# LS6 Block & Intake



## Agenthol302 (May 18, 2011)

so a guy at my work said the GTO might have a LS6 block and intake because he thought all 04s came with them is this true? i ran the intake number on LS1tech and that came back as saying it was a Z06 LS6 intake. i could find anything on the block. any input?


----------



## GM4life (Mar 18, 2007)

By 2002 Most if not all LS1's used the LS6 block and intake.


----------



## jpalamar (Jul 22, 2008)

The LS6 block is slightly different(windows cast into the block between cylinders) and a bit stronger. Nothing too crazy. I would NEVER waste my money swapping an LS1 with an LS6. Just no real gains.

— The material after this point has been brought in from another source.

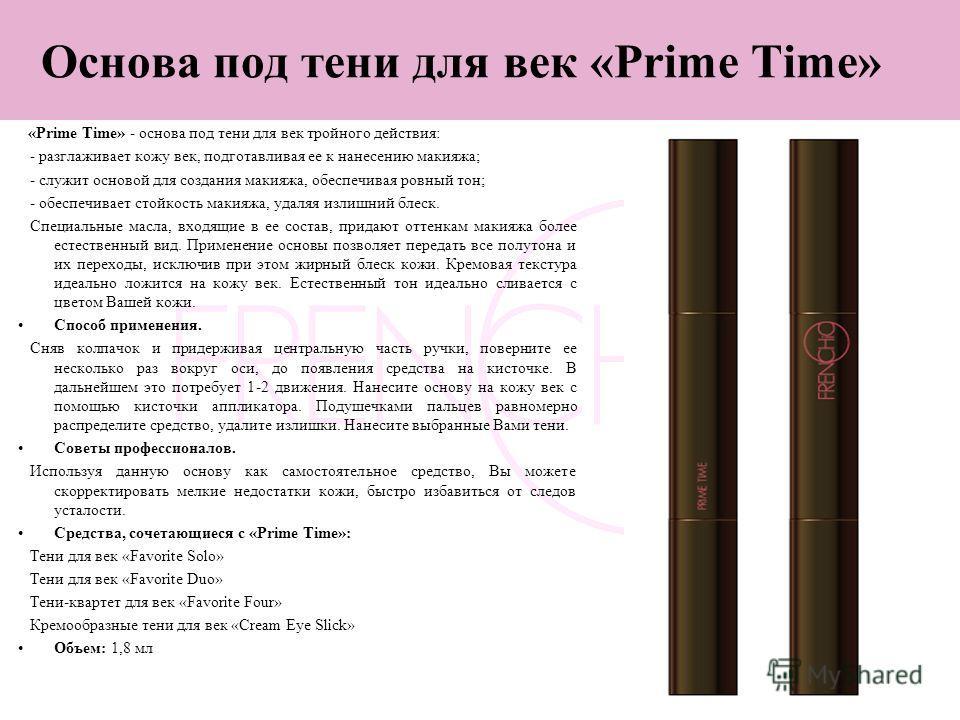 11 Основа под тени для век «Prime Time» «Prime Time» - основа под тени для век тройного действия: - разглаживает кожу век, подготавливая ее к нанесению макияжа; - служит основой для создания макияжа, обеспечивая ровный тон; - обеспечивает стойкость м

If you want to basically turn your LS1 into an LS6 just get 243 heads and a new cam.

I belive in 2001 GM put the LS6 intake mani on all LS1 motors.


----------



## Agenthol302 (May 18, 2011)

jpalamar said:


> The LS6 block is slightly different(windows cast into the block between cylinders) and a bit stronger. Nothing too crazy. I would NEVER waste my money swapping an LS1 with an LS6. Just no real gains.
> 
> If you want to basically turn your LS1 into an LS6 just get 243 heads and a new cam.
> 
> I belive in 2001 GM put the LS6 intake mani on all LS1 motors.


i wasnt gunna swap anything im just currious if the GTO has a LS6 block and intake manifold


----------